No se trata solo de fusiles y fusilados o de lazos y ahorcados. Una revolución es hacer el todo para que nada siga igual… ya sea en la política o la economía, en la cocina o en el jardín. Una visita al cine puede ser revolucionaria, un paseo por la playa también.

Revolucionario es aquel que reza sin promesa de paraíso o el decente que actúa sin pensar en el infierno. Revolucionario es el que se avienta a la piscina a nadar aunque no le guste el agua, es quien sabe que lo que quema no es el fuego, sino la imprudencia.

Hacer la guerra es de bravucones, hacer la revolución es de valientes. Bravucón es el que no cede porque tiene miedo de cambiar, valiente es el que cambia por temor a quedarse igual. La altanería no cabe en una revolución, la soberbia tampoco.

En la revolución se pinta con los colores del ciego y los sonidos del sordo, con el volar de los peces y el nadar de las aves. En la revolución el listo aprende y el bruto enseña, el esclavo habla y el amo actúa. Los olores se tocan y las texturas se huelen.
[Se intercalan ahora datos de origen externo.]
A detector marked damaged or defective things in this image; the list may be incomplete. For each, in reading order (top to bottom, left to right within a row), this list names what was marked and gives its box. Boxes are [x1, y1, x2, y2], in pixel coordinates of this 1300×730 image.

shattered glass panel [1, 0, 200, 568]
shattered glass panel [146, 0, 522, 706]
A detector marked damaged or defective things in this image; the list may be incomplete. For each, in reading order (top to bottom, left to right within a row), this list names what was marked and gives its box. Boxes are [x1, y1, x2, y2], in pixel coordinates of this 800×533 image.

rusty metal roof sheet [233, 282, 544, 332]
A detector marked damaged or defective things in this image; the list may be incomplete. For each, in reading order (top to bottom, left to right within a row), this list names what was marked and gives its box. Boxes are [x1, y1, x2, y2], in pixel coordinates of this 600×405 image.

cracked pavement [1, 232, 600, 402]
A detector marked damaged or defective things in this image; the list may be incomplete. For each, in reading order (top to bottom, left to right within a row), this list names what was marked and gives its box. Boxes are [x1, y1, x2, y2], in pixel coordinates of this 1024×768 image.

De todas las revoluciones, la que más temo iniciar es la que tiene que ver conmigo, contigo, con nosotros. Cambiar por la fuerza lo que se es para obtener lo que no se tiene es o un acto heroico o un suicidio… y las revoluciones solo triunfan cuando el revolucionario vive.

Amar algo, a alguien, a lo que sea, cuando se tiene la oportunidad, es subversivo y revolucionario. Porque en eso se parecen ambos, ni la revolución ni el amor son para los tibios.